¿Qué expresa la música?
El siglo XIX, por el contrario, fue partidario de las anotaciones hasta llegar a hacer de ellas una literatura. Eran años románticos, años de prefacios doctrinales y manifiestos que, por sí mismos, constituían obras de letrados. Schumann, por ejemplo, interlineaba sus pentagramas con auténticos versos indicativos. No olvidemos, en el mismo orden, el poema sinfónico y la sinfonía programática. Son partituras que, en principio, responden a textos verbales. Otra cosa es plantearnos si podemos o no escucharlas prescindiendo de ellos. Personalmente, creo que que se pueden hacer las dos cosas: hurgar las cosquillas literarias de la música o prescindir de esas muletas para caminar y evitarnos fastidios al puro goce del sonido.
Llevado al extremo, cualquier principio se niega. Y así pasó con el romanticismo, quien dotó al intérprete con los plenos poderes de la expresión momentánea y el reino subjetivo de la personalidad. Se puede comprimir el fenómeno y generalizarlo en el apotegma de Franz Liszt: “El concierto soy yo.” De tal modo, la partitura se torna inestable, tanto como el humor del ejecutante.

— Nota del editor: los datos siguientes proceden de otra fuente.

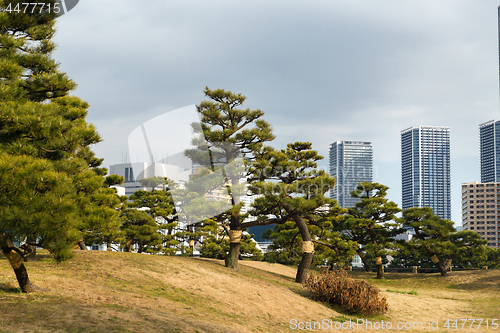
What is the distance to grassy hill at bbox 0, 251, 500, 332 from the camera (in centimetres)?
550

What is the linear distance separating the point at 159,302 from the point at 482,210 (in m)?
103

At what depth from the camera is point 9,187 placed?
506cm

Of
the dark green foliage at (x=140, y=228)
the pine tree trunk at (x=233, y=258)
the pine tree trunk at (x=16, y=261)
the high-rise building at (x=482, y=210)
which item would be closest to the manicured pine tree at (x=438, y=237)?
the pine tree trunk at (x=233, y=258)

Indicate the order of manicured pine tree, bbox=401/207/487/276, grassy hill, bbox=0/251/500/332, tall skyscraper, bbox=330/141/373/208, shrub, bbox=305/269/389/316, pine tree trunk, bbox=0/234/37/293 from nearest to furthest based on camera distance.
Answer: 1. grassy hill, bbox=0/251/500/332
2. pine tree trunk, bbox=0/234/37/293
3. shrub, bbox=305/269/389/316
4. manicured pine tree, bbox=401/207/487/276
5. tall skyscraper, bbox=330/141/373/208

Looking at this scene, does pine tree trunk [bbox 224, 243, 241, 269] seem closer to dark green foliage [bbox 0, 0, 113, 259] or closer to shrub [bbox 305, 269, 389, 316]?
shrub [bbox 305, 269, 389, 316]

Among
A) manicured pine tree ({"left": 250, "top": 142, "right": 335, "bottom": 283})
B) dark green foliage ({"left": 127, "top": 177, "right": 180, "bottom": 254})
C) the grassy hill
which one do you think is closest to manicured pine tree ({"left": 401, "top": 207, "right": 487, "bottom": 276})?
the grassy hill

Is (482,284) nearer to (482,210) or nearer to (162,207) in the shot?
(162,207)

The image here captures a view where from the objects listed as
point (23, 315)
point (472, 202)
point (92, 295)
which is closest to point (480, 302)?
point (92, 295)

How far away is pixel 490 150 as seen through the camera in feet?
545

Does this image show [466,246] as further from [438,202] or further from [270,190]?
[438,202]

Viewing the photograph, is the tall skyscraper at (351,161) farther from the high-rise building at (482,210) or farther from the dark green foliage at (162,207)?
the dark green foliage at (162,207)

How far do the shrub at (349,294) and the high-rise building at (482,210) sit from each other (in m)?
94.8

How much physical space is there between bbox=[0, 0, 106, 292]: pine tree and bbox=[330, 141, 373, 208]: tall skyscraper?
154m

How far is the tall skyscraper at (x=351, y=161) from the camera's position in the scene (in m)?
165
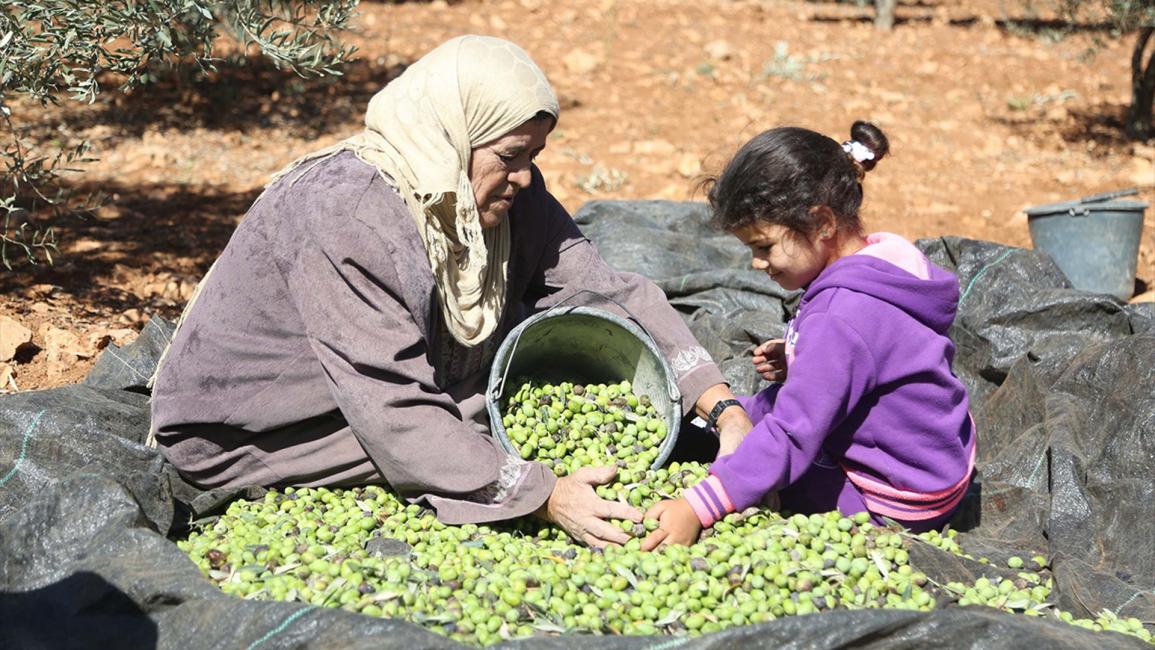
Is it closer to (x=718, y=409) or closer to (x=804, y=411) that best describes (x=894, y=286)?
(x=804, y=411)

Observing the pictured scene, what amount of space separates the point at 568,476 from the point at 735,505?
440mm

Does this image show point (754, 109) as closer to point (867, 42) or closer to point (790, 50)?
→ point (790, 50)

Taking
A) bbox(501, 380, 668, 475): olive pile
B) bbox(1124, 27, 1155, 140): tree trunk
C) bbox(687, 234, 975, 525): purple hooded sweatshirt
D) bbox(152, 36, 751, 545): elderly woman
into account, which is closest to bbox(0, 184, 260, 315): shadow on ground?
bbox(152, 36, 751, 545): elderly woman

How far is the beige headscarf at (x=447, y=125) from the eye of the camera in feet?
9.50

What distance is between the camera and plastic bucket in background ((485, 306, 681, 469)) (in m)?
3.25

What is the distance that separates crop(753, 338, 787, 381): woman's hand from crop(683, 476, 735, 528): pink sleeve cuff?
616 mm

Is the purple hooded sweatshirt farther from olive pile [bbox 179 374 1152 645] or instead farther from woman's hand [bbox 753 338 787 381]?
woman's hand [bbox 753 338 787 381]

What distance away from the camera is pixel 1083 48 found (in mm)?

La verdad, según ocurre siempre, se halla en la conciliación de los oponentes. Es cierto que la música se escribe y que su escritura comporta indicaciones de interpretación, a contar desde las velocidades resueltas con el metrónomo. Asimismo es cierto que siempre es un sujeto quien descifra el mudo papel con signos escritos y los transforma en sonido y tiempo. ¿Pueden trabajar juntos? Sí, categóricamente sí. Pero, cuidado: estamos tratando con seres vivos, la partitura y el hombre o la mujer que la incorporan. La vida es imprecisa, felizmente imprecisa, y no agota sus posibilidades sino en un futuro que no se alcanza nunca. Por eso, distintas lecturas de una misma página dan como efecto distintas e igualmente válidas versiones.